Un jardín es un mundo domesticado. En su interior se tejen, sin embargo, experiencias indecibles, secretos innombrables que retornan y que dibujan el porvenir. Entrar en el jardín azul es entrar en ese secreto; ingresar en un tono afectivo al mismo tiempo siniestro y brillante que no tiene explicaciones claras, sino que se estructura, más bien, mediante estrategias oblicuas que rodean algo que no termina de formarse. Un jardín, tres recuerdos y ciertas fantasías de Jesús Román parece articularse mediante cuatro estrategias oblicuas.


Primero, la visualidad como escena. En el azul profundo donde el abismo acuoso y el firmamento se confunden, la percepción depende del ambiente sensible: tejidos horizontales flotantes, formas verticales y pesadas, pinturas caídas, reposan en una delicada suspensión trastornada por la luz, los colores, el sonido, los cuerpos y el desplazamiento. No estamos ante la imagen, sino dentro de ella.


Segundo, el imaginario micrológico. El mundo está contenido en el adorno plástico: objetos creados con materiales no preciosos. En esos objetos insignificantes e ilusorios fulgura la realidad. Nada es substancia. Todo es multiplicidad, relación y apariencia.

El cuerpo no está aislado. Se sitúa en la intersección de diferentes fuerzas y conexiones; parasita inmerso en un paisaje anorgánico que entrelaza lo vivo y lo inerte. El recuerdo no es una forma consistente; es un tejido agujereado que se configura mediante partículas, constelaciones e hilos. El pensamiento no se identifica con el concepto; es un entuerto, un virus, un artefacto híbrido, es fibra o micelio.

Tercero, la mixtura material. Al ingresar en el jardín, el espacio parece organizado por volúmenes y sonidos de distinta densidad continua. Pero es preciso acercarse y captar la cosa en función de su tejido y de sus pliegues. Captar en las formas la vibración de la materia.

El jardín parpadea en todas partes a ritmos diferentes. El corazón de la realidad es una mixtura. Cada forma y sonido es una ramificación colectiva donde se entrelazan distintos elementos - orgánicos e inorgánicos - que no están simplemente reunidos, sino pictóricamente compuestos.

Es el devenir membrana de la pintura.



Cuarto, la experiencia del intervalo. Algo ha ocurrido, y, sin embargo, permanece inconcluso. Algo va a suceder y, sin embargo, no termina de aparecer.

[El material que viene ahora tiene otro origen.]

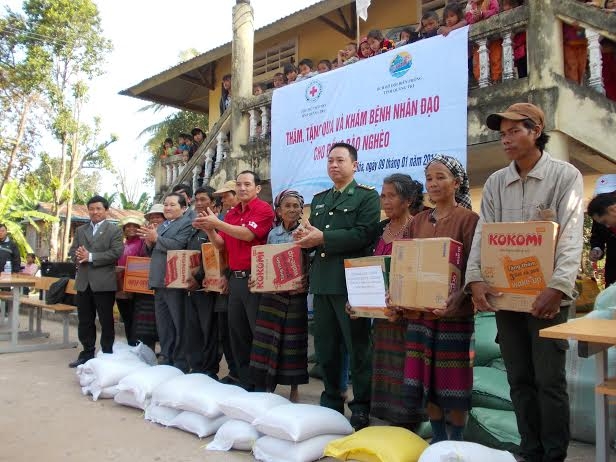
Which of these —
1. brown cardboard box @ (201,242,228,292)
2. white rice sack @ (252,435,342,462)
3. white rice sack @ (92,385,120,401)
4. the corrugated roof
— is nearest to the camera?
white rice sack @ (252,435,342,462)

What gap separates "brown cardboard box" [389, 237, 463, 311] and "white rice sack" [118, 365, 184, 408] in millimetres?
1927

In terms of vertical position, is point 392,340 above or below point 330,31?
below

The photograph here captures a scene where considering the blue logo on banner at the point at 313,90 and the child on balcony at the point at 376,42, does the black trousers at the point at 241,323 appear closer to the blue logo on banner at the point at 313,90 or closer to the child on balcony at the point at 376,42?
the blue logo on banner at the point at 313,90

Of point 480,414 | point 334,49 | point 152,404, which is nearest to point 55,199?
point 334,49

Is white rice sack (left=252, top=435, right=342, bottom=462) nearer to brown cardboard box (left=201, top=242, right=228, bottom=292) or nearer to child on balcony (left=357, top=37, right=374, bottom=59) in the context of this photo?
brown cardboard box (left=201, top=242, right=228, bottom=292)

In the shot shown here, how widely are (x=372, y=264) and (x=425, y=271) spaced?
1.37 ft

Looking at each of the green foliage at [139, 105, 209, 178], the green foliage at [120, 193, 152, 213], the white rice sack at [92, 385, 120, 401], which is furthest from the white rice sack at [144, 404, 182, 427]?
the green foliage at [120, 193, 152, 213]

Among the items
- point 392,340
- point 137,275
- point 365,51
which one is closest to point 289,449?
point 392,340

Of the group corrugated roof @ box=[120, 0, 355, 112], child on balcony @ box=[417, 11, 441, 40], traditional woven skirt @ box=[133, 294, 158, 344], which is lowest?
traditional woven skirt @ box=[133, 294, 158, 344]

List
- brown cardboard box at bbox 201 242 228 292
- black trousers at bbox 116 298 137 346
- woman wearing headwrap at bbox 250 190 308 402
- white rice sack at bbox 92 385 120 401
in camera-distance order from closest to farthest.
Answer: woman wearing headwrap at bbox 250 190 308 402
white rice sack at bbox 92 385 120 401
brown cardboard box at bbox 201 242 228 292
black trousers at bbox 116 298 137 346

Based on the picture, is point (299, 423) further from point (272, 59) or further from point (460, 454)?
point (272, 59)

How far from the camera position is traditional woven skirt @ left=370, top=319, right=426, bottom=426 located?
10.3ft

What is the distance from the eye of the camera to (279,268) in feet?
12.3

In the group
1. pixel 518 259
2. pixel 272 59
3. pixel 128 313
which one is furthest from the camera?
pixel 272 59
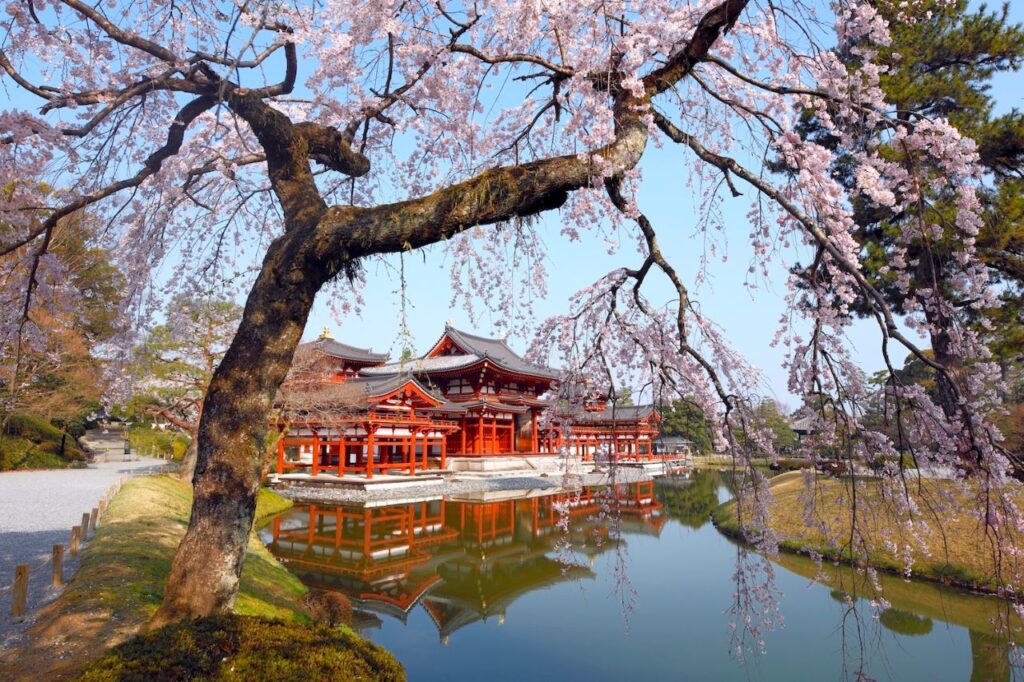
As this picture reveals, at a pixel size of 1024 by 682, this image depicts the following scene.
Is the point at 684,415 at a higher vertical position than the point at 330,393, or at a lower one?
lower

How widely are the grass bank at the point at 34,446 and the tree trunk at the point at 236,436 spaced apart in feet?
63.8

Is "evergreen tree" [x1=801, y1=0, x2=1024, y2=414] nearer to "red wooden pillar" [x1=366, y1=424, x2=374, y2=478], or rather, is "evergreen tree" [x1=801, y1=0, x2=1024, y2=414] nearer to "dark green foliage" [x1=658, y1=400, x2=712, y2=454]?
"dark green foliage" [x1=658, y1=400, x2=712, y2=454]

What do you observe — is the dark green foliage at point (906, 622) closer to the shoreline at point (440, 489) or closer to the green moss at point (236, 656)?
the shoreline at point (440, 489)

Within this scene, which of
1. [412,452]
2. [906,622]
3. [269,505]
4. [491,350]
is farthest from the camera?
[491,350]

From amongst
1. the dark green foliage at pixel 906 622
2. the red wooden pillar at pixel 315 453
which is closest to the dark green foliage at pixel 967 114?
the dark green foliage at pixel 906 622

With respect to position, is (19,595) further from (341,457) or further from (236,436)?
(341,457)

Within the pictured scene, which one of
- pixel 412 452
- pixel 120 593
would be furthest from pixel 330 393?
pixel 120 593

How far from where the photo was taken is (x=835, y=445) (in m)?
3.03

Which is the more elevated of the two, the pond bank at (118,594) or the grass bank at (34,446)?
the grass bank at (34,446)

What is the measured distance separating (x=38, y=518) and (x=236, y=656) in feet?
35.4

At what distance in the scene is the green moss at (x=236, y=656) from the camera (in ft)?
8.05

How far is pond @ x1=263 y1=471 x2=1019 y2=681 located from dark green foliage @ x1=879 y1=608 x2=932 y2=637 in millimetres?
27

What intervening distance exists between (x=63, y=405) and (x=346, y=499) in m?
9.71

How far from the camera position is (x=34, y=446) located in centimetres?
1923
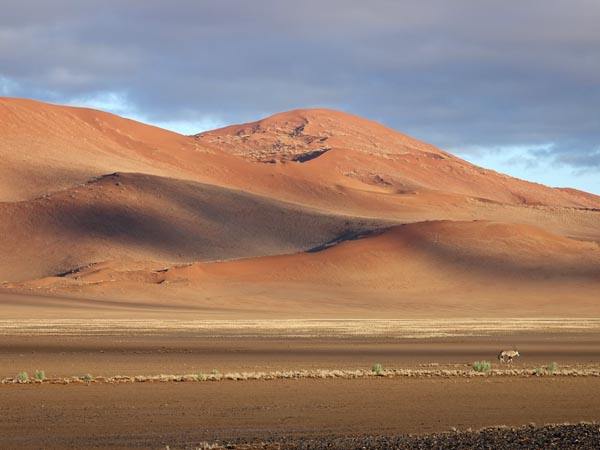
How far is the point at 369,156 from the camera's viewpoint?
Answer: 156500 mm

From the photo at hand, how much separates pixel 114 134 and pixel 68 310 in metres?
77.6

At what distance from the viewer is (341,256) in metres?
81.9

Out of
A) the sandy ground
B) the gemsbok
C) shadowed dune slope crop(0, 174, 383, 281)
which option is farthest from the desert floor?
shadowed dune slope crop(0, 174, 383, 281)

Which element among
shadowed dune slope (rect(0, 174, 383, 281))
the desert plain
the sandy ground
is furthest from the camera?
shadowed dune slope (rect(0, 174, 383, 281))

Quizás es esta dinámica suspensiva lo que relaciona todas las estrategias oblicuas de la instalación Un jardín, tres recuerdos y ciertas fantasías.

Complejas y delicadas, todas las obras son arrastradas virtualmente por el peso temporal de su manufactura y elaboración, que es posible calcular y medir. Pero ese tiempo mensurable esconde un tiempo sustraído del orden cronológico. Un tiempo sin secuencia. Envueltas en un ambiente azul, las obras que articulan Un jardín, tres recuerdos y ciertas fantasías persisten en una latencia entre lo inconcluso y lo inminente.

En cada obra se sedimenta la repetición de una hechura minuciosa, a la vez que el intervalo latente del inconsciente: el retraso del cuerpo respecto del secreto indecible que lo atraviesa y que lo constituye.